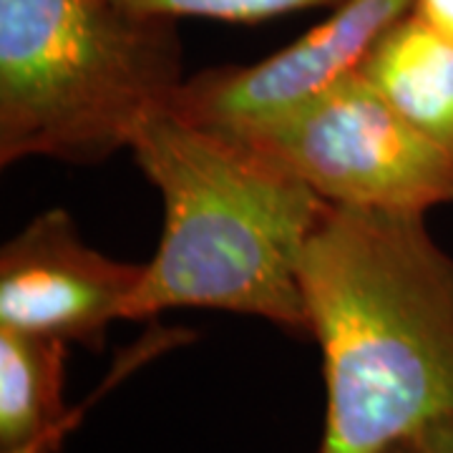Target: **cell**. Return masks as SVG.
<instances>
[{
    "label": "cell",
    "instance_id": "13",
    "mask_svg": "<svg viewBox=\"0 0 453 453\" xmlns=\"http://www.w3.org/2000/svg\"><path fill=\"white\" fill-rule=\"evenodd\" d=\"M0 453H53L46 441H41V438H33L31 443H26V446H18V449H11V451H0Z\"/></svg>",
    "mask_w": 453,
    "mask_h": 453
},
{
    "label": "cell",
    "instance_id": "7",
    "mask_svg": "<svg viewBox=\"0 0 453 453\" xmlns=\"http://www.w3.org/2000/svg\"><path fill=\"white\" fill-rule=\"evenodd\" d=\"M357 73L453 159V41L413 8L372 43Z\"/></svg>",
    "mask_w": 453,
    "mask_h": 453
},
{
    "label": "cell",
    "instance_id": "3",
    "mask_svg": "<svg viewBox=\"0 0 453 453\" xmlns=\"http://www.w3.org/2000/svg\"><path fill=\"white\" fill-rule=\"evenodd\" d=\"M181 81L177 20L116 0H0V164L106 162Z\"/></svg>",
    "mask_w": 453,
    "mask_h": 453
},
{
    "label": "cell",
    "instance_id": "11",
    "mask_svg": "<svg viewBox=\"0 0 453 453\" xmlns=\"http://www.w3.org/2000/svg\"><path fill=\"white\" fill-rule=\"evenodd\" d=\"M421 453H453V418H441L416 434Z\"/></svg>",
    "mask_w": 453,
    "mask_h": 453
},
{
    "label": "cell",
    "instance_id": "5",
    "mask_svg": "<svg viewBox=\"0 0 453 453\" xmlns=\"http://www.w3.org/2000/svg\"><path fill=\"white\" fill-rule=\"evenodd\" d=\"M413 0H342L320 26L250 65L207 68L181 81L169 111L225 136L303 109L363 65L372 43Z\"/></svg>",
    "mask_w": 453,
    "mask_h": 453
},
{
    "label": "cell",
    "instance_id": "2",
    "mask_svg": "<svg viewBox=\"0 0 453 453\" xmlns=\"http://www.w3.org/2000/svg\"><path fill=\"white\" fill-rule=\"evenodd\" d=\"M129 151L162 195L164 232L127 320L207 308L310 335L300 259L323 196L252 146L169 109L146 119Z\"/></svg>",
    "mask_w": 453,
    "mask_h": 453
},
{
    "label": "cell",
    "instance_id": "4",
    "mask_svg": "<svg viewBox=\"0 0 453 453\" xmlns=\"http://www.w3.org/2000/svg\"><path fill=\"white\" fill-rule=\"evenodd\" d=\"M229 139L285 166L330 204L418 214L453 204L451 157L357 71L303 109Z\"/></svg>",
    "mask_w": 453,
    "mask_h": 453
},
{
    "label": "cell",
    "instance_id": "12",
    "mask_svg": "<svg viewBox=\"0 0 453 453\" xmlns=\"http://www.w3.org/2000/svg\"><path fill=\"white\" fill-rule=\"evenodd\" d=\"M375 453H421V446H418V438H403V441H395V443H388L383 446L380 451Z\"/></svg>",
    "mask_w": 453,
    "mask_h": 453
},
{
    "label": "cell",
    "instance_id": "1",
    "mask_svg": "<svg viewBox=\"0 0 453 453\" xmlns=\"http://www.w3.org/2000/svg\"><path fill=\"white\" fill-rule=\"evenodd\" d=\"M327 390L320 453L453 418V257L418 211L325 204L300 259Z\"/></svg>",
    "mask_w": 453,
    "mask_h": 453
},
{
    "label": "cell",
    "instance_id": "8",
    "mask_svg": "<svg viewBox=\"0 0 453 453\" xmlns=\"http://www.w3.org/2000/svg\"><path fill=\"white\" fill-rule=\"evenodd\" d=\"M68 342L0 325V451L26 446L68 413Z\"/></svg>",
    "mask_w": 453,
    "mask_h": 453
},
{
    "label": "cell",
    "instance_id": "6",
    "mask_svg": "<svg viewBox=\"0 0 453 453\" xmlns=\"http://www.w3.org/2000/svg\"><path fill=\"white\" fill-rule=\"evenodd\" d=\"M144 270L88 247L61 207L41 211L0 250V325L101 353Z\"/></svg>",
    "mask_w": 453,
    "mask_h": 453
},
{
    "label": "cell",
    "instance_id": "9",
    "mask_svg": "<svg viewBox=\"0 0 453 453\" xmlns=\"http://www.w3.org/2000/svg\"><path fill=\"white\" fill-rule=\"evenodd\" d=\"M134 13L154 18H210L225 23H262L270 18L310 11L338 8L342 0H116Z\"/></svg>",
    "mask_w": 453,
    "mask_h": 453
},
{
    "label": "cell",
    "instance_id": "10",
    "mask_svg": "<svg viewBox=\"0 0 453 453\" xmlns=\"http://www.w3.org/2000/svg\"><path fill=\"white\" fill-rule=\"evenodd\" d=\"M413 13L453 41V0H413Z\"/></svg>",
    "mask_w": 453,
    "mask_h": 453
}]
</instances>
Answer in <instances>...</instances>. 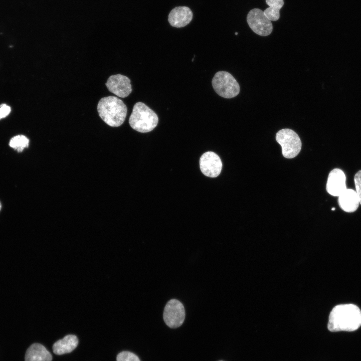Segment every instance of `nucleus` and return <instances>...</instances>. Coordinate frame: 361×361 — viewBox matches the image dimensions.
Returning <instances> with one entry per match:
<instances>
[{
  "mask_svg": "<svg viewBox=\"0 0 361 361\" xmlns=\"http://www.w3.org/2000/svg\"><path fill=\"white\" fill-rule=\"evenodd\" d=\"M361 326V310L353 304H339L331 311L327 328L331 332L353 331Z\"/></svg>",
  "mask_w": 361,
  "mask_h": 361,
  "instance_id": "obj_1",
  "label": "nucleus"
},
{
  "mask_svg": "<svg viewBox=\"0 0 361 361\" xmlns=\"http://www.w3.org/2000/svg\"><path fill=\"white\" fill-rule=\"evenodd\" d=\"M97 111L103 121L111 127H118L124 122L127 108L119 98L109 96L103 97L98 103Z\"/></svg>",
  "mask_w": 361,
  "mask_h": 361,
  "instance_id": "obj_2",
  "label": "nucleus"
},
{
  "mask_svg": "<svg viewBox=\"0 0 361 361\" xmlns=\"http://www.w3.org/2000/svg\"><path fill=\"white\" fill-rule=\"evenodd\" d=\"M158 117L157 114L144 103H136L129 118V123L134 130L141 132H148L157 126Z\"/></svg>",
  "mask_w": 361,
  "mask_h": 361,
  "instance_id": "obj_3",
  "label": "nucleus"
},
{
  "mask_svg": "<svg viewBox=\"0 0 361 361\" xmlns=\"http://www.w3.org/2000/svg\"><path fill=\"white\" fill-rule=\"evenodd\" d=\"M215 91L225 98H232L237 96L240 90L239 83L230 73L221 71L215 74L212 80Z\"/></svg>",
  "mask_w": 361,
  "mask_h": 361,
  "instance_id": "obj_4",
  "label": "nucleus"
},
{
  "mask_svg": "<svg viewBox=\"0 0 361 361\" xmlns=\"http://www.w3.org/2000/svg\"><path fill=\"white\" fill-rule=\"evenodd\" d=\"M276 140L282 147L283 156L292 158L296 156L301 148V141L298 135L293 130L284 128L276 134Z\"/></svg>",
  "mask_w": 361,
  "mask_h": 361,
  "instance_id": "obj_5",
  "label": "nucleus"
},
{
  "mask_svg": "<svg viewBox=\"0 0 361 361\" xmlns=\"http://www.w3.org/2000/svg\"><path fill=\"white\" fill-rule=\"evenodd\" d=\"M163 318L165 324L170 328L182 325L185 318V310L182 303L175 299L169 300L164 307Z\"/></svg>",
  "mask_w": 361,
  "mask_h": 361,
  "instance_id": "obj_6",
  "label": "nucleus"
},
{
  "mask_svg": "<svg viewBox=\"0 0 361 361\" xmlns=\"http://www.w3.org/2000/svg\"><path fill=\"white\" fill-rule=\"evenodd\" d=\"M247 21L251 30L261 36L270 35L273 30L271 21L261 10L255 8L251 10L247 16Z\"/></svg>",
  "mask_w": 361,
  "mask_h": 361,
  "instance_id": "obj_7",
  "label": "nucleus"
},
{
  "mask_svg": "<svg viewBox=\"0 0 361 361\" xmlns=\"http://www.w3.org/2000/svg\"><path fill=\"white\" fill-rule=\"evenodd\" d=\"M202 172L210 177H216L221 173L222 163L220 157L213 151L205 152L200 159Z\"/></svg>",
  "mask_w": 361,
  "mask_h": 361,
  "instance_id": "obj_8",
  "label": "nucleus"
},
{
  "mask_svg": "<svg viewBox=\"0 0 361 361\" xmlns=\"http://www.w3.org/2000/svg\"><path fill=\"white\" fill-rule=\"evenodd\" d=\"M130 80L126 76L116 74L110 76L105 83L108 90L121 98L127 97L132 92Z\"/></svg>",
  "mask_w": 361,
  "mask_h": 361,
  "instance_id": "obj_9",
  "label": "nucleus"
},
{
  "mask_svg": "<svg viewBox=\"0 0 361 361\" xmlns=\"http://www.w3.org/2000/svg\"><path fill=\"white\" fill-rule=\"evenodd\" d=\"M346 176L344 172L339 168H334L329 173L326 190L327 193L334 197H338L346 189Z\"/></svg>",
  "mask_w": 361,
  "mask_h": 361,
  "instance_id": "obj_10",
  "label": "nucleus"
},
{
  "mask_svg": "<svg viewBox=\"0 0 361 361\" xmlns=\"http://www.w3.org/2000/svg\"><path fill=\"white\" fill-rule=\"evenodd\" d=\"M193 13L187 7H177L169 13L168 21L170 25L175 28H182L188 25L192 20Z\"/></svg>",
  "mask_w": 361,
  "mask_h": 361,
  "instance_id": "obj_11",
  "label": "nucleus"
},
{
  "mask_svg": "<svg viewBox=\"0 0 361 361\" xmlns=\"http://www.w3.org/2000/svg\"><path fill=\"white\" fill-rule=\"evenodd\" d=\"M338 203L342 210L352 213L357 209L359 201L356 191L351 189H346L338 196Z\"/></svg>",
  "mask_w": 361,
  "mask_h": 361,
  "instance_id": "obj_12",
  "label": "nucleus"
},
{
  "mask_svg": "<svg viewBox=\"0 0 361 361\" xmlns=\"http://www.w3.org/2000/svg\"><path fill=\"white\" fill-rule=\"evenodd\" d=\"M25 361H52L51 354L43 345L35 343L27 350Z\"/></svg>",
  "mask_w": 361,
  "mask_h": 361,
  "instance_id": "obj_13",
  "label": "nucleus"
},
{
  "mask_svg": "<svg viewBox=\"0 0 361 361\" xmlns=\"http://www.w3.org/2000/svg\"><path fill=\"white\" fill-rule=\"evenodd\" d=\"M78 344V339L76 335H67L53 344V352L58 355L70 353L77 346Z\"/></svg>",
  "mask_w": 361,
  "mask_h": 361,
  "instance_id": "obj_14",
  "label": "nucleus"
},
{
  "mask_svg": "<svg viewBox=\"0 0 361 361\" xmlns=\"http://www.w3.org/2000/svg\"><path fill=\"white\" fill-rule=\"evenodd\" d=\"M269 7L264 12L270 21H275L280 17L279 11L284 5L283 0H265Z\"/></svg>",
  "mask_w": 361,
  "mask_h": 361,
  "instance_id": "obj_15",
  "label": "nucleus"
},
{
  "mask_svg": "<svg viewBox=\"0 0 361 361\" xmlns=\"http://www.w3.org/2000/svg\"><path fill=\"white\" fill-rule=\"evenodd\" d=\"M29 140L24 135H18L13 137L10 141V146L20 152L29 146Z\"/></svg>",
  "mask_w": 361,
  "mask_h": 361,
  "instance_id": "obj_16",
  "label": "nucleus"
},
{
  "mask_svg": "<svg viewBox=\"0 0 361 361\" xmlns=\"http://www.w3.org/2000/svg\"><path fill=\"white\" fill-rule=\"evenodd\" d=\"M117 361H140L138 357L134 353L124 351L120 352L117 356Z\"/></svg>",
  "mask_w": 361,
  "mask_h": 361,
  "instance_id": "obj_17",
  "label": "nucleus"
},
{
  "mask_svg": "<svg viewBox=\"0 0 361 361\" xmlns=\"http://www.w3.org/2000/svg\"><path fill=\"white\" fill-rule=\"evenodd\" d=\"M354 182L359 204H361V170L355 173L354 177Z\"/></svg>",
  "mask_w": 361,
  "mask_h": 361,
  "instance_id": "obj_18",
  "label": "nucleus"
},
{
  "mask_svg": "<svg viewBox=\"0 0 361 361\" xmlns=\"http://www.w3.org/2000/svg\"><path fill=\"white\" fill-rule=\"evenodd\" d=\"M11 111V107L6 104L0 105V119L8 116Z\"/></svg>",
  "mask_w": 361,
  "mask_h": 361,
  "instance_id": "obj_19",
  "label": "nucleus"
},
{
  "mask_svg": "<svg viewBox=\"0 0 361 361\" xmlns=\"http://www.w3.org/2000/svg\"><path fill=\"white\" fill-rule=\"evenodd\" d=\"M1 208H2V205H1V202H0V211H1Z\"/></svg>",
  "mask_w": 361,
  "mask_h": 361,
  "instance_id": "obj_20",
  "label": "nucleus"
},
{
  "mask_svg": "<svg viewBox=\"0 0 361 361\" xmlns=\"http://www.w3.org/2000/svg\"><path fill=\"white\" fill-rule=\"evenodd\" d=\"M331 210H332V211L335 210V208H332L331 209Z\"/></svg>",
  "mask_w": 361,
  "mask_h": 361,
  "instance_id": "obj_21",
  "label": "nucleus"
},
{
  "mask_svg": "<svg viewBox=\"0 0 361 361\" xmlns=\"http://www.w3.org/2000/svg\"><path fill=\"white\" fill-rule=\"evenodd\" d=\"M235 35H238V33H235Z\"/></svg>",
  "mask_w": 361,
  "mask_h": 361,
  "instance_id": "obj_22",
  "label": "nucleus"
},
{
  "mask_svg": "<svg viewBox=\"0 0 361 361\" xmlns=\"http://www.w3.org/2000/svg\"><path fill=\"white\" fill-rule=\"evenodd\" d=\"M220 361H222V360H220Z\"/></svg>",
  "mask_w": 361,
  "mask_h": 361,
  "instance_id": "obj_23",
  "label": "nucleus"
}]
</instances>
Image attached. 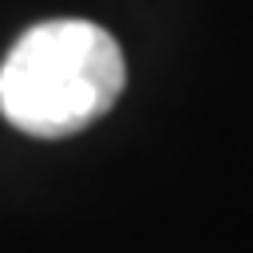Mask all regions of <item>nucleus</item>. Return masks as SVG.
Returning a JSON list of instances; mask_svg holds the SVG:
<instances>
[{"label": "nucleus", "mask_w": 253, "mask_h": 253, "mask_svg": "<svg viewBox=\"0 0 253 253\" xmlns=\"http://www.w3.org/2000/svg\"><path fill=\"white\" fill-rule=\"evenodd\" d=\"M126 63L111 32L87 20L28 28L0 63V115L36 138H63L111 111Z\"/></svg>", "instance_id": "nucleus-1"}]
</instances>
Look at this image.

## TASK PROMPT
Collect each line of the rows above that contains the word "Returning" and copy every such line in full.

## EXERCISE RESULT
Returning <instances> with one entry per match:
Returning a JSON list of instances; mask_svg holds the SVG:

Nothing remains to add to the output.